The problem is that it was not really a GitHub issue, it's Rails having a grossly insecure default setting. According to one of the comments in the bug tracker a lot of other high-profile sites also have the same problem. And presumably new ones would keep popping up for as long as Rails is the new hotness.
So disclosing the problem to GitHub would not solve anything. They'd deploy the fix, but a lot of other sites remain vulnerable. That's probably the case even if GitHub were willing to take a PR hit and admit they'd been insecure for a long time in order to spur other Rails users to fix their code. After all, they hadn't fixed their code after the previous widely published security problems caused by the same underlying issue.
Clearly the Rails core team were not willing to consider any kind of changes to improve the situation. As such, you can argue that making as big a scene as possible is the best way to improve security globally.
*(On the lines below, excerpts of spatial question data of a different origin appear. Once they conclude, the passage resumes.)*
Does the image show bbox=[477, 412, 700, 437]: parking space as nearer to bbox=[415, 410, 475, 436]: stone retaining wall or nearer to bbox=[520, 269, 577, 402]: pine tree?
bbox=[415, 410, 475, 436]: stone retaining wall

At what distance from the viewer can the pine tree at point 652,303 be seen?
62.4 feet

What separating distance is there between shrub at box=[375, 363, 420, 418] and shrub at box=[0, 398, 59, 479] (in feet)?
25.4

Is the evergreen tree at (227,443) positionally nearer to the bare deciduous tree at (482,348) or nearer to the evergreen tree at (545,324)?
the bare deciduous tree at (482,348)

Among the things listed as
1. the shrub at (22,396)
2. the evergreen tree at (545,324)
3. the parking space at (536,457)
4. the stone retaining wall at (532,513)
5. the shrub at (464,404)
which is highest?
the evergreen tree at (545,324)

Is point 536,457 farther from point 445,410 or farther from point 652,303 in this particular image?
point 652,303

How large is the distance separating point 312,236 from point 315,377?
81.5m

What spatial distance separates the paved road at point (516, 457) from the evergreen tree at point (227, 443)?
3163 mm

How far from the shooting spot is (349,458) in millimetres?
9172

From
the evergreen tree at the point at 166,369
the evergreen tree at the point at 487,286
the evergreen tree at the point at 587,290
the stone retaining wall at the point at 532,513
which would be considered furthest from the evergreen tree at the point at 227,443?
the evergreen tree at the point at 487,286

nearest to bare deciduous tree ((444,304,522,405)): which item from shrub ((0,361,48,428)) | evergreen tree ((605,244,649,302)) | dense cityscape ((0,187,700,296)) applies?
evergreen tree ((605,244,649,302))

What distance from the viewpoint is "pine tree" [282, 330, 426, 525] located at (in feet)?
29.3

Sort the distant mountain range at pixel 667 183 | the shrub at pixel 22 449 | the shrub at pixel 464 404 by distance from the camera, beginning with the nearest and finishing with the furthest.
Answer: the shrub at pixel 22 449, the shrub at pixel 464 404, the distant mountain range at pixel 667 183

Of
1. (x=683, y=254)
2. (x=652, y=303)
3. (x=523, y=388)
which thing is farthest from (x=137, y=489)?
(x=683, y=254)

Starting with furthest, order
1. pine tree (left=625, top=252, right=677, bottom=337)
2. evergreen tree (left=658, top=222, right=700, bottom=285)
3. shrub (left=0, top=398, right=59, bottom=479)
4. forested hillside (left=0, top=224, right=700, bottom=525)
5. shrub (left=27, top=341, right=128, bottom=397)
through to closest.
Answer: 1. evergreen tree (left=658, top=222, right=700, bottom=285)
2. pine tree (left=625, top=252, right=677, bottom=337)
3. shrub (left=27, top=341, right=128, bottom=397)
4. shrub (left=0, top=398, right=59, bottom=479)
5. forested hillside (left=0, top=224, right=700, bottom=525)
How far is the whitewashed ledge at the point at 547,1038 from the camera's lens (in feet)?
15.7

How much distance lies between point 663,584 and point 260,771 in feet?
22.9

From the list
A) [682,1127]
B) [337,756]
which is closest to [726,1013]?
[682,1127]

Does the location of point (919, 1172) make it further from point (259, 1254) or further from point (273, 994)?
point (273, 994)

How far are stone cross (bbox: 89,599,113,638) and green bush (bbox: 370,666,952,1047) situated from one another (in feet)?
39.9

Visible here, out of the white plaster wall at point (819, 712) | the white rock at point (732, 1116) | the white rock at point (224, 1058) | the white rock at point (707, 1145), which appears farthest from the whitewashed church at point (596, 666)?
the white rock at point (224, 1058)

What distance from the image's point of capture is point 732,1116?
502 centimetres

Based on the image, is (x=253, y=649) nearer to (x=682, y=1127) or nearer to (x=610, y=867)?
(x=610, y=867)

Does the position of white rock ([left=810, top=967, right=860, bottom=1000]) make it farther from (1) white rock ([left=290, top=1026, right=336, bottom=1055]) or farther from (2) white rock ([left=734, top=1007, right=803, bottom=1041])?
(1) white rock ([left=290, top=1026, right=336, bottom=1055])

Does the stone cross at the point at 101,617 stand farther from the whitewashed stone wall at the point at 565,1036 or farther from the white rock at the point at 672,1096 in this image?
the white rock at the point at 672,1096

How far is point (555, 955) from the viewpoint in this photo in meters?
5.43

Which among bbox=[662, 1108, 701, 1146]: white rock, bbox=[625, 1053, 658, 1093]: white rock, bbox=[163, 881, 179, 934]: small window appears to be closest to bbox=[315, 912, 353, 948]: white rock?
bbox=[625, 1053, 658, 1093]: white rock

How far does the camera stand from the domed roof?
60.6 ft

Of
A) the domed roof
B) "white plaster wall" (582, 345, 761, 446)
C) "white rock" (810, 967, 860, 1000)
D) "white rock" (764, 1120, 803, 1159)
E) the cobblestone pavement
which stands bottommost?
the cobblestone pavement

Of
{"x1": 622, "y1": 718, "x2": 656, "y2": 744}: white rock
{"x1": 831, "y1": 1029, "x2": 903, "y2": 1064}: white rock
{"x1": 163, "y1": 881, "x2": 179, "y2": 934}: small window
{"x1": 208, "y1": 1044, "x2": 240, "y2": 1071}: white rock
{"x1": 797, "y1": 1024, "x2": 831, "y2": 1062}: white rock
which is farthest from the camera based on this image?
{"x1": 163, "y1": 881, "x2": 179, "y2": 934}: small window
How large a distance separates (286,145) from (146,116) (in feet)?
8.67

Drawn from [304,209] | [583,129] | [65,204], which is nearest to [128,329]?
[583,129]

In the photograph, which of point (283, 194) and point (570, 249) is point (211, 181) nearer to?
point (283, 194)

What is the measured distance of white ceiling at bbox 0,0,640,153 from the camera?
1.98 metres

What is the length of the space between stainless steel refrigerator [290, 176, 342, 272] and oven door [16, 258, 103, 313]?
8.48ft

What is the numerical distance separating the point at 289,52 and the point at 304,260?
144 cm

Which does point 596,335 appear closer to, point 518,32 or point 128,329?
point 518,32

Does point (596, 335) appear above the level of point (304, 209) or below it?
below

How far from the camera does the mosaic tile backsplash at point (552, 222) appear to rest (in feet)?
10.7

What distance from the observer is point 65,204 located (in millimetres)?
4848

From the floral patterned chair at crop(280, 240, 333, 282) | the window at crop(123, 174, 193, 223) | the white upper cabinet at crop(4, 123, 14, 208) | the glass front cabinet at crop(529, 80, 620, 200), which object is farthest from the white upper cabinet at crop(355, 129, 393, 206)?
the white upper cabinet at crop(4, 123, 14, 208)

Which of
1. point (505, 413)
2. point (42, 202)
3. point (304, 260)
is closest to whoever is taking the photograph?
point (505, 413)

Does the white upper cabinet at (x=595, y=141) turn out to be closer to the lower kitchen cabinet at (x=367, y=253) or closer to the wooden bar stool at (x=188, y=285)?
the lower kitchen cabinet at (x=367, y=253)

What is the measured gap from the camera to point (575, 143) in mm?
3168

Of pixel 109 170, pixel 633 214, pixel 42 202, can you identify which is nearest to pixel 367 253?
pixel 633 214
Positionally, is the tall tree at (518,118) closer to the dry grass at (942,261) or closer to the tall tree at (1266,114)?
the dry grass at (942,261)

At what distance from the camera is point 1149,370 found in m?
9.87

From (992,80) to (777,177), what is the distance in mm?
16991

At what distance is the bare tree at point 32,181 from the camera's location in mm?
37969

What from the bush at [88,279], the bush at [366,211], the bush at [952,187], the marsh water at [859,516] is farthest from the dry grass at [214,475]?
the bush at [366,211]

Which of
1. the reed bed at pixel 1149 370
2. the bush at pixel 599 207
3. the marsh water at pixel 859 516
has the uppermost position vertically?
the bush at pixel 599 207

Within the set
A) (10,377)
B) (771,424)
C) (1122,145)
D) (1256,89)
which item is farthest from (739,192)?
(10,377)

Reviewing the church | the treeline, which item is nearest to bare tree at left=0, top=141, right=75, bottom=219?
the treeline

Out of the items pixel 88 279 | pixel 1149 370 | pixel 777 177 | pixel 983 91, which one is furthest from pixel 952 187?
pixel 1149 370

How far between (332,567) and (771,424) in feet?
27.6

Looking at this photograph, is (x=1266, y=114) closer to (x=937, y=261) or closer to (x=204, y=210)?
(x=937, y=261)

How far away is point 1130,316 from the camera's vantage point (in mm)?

It's of course unfortunate for GitHub that he chose to use that site as the example due to the obvious reasons. And certainly the timing is about as unfriendly as possible from the point of view of a west coast person.
* it provides a how to for other individuals to repeat the attack, in a public forum.
* it was made against an innocent third-party.
* I doubt steps were taken to contact the third-party.
* it was made on a Sunday morning. making it difficult to scramble and get a fix out the door.
"Clearly the Rails core team were not willing to consider any kind of changes to improve the situation"
The ticket was opened three days ago. Are you advocating that if an issue isn't resolved in an open-source project, in under a week, the individual raising the issue should be able to publicly attack anyone using the project?
Also, I'll put this gem of a quote out there:
"not only github is vulnerable this way - I found a lots of rails apps that are waiting for my hack! Yeah, it is only start" (mwahahahaha).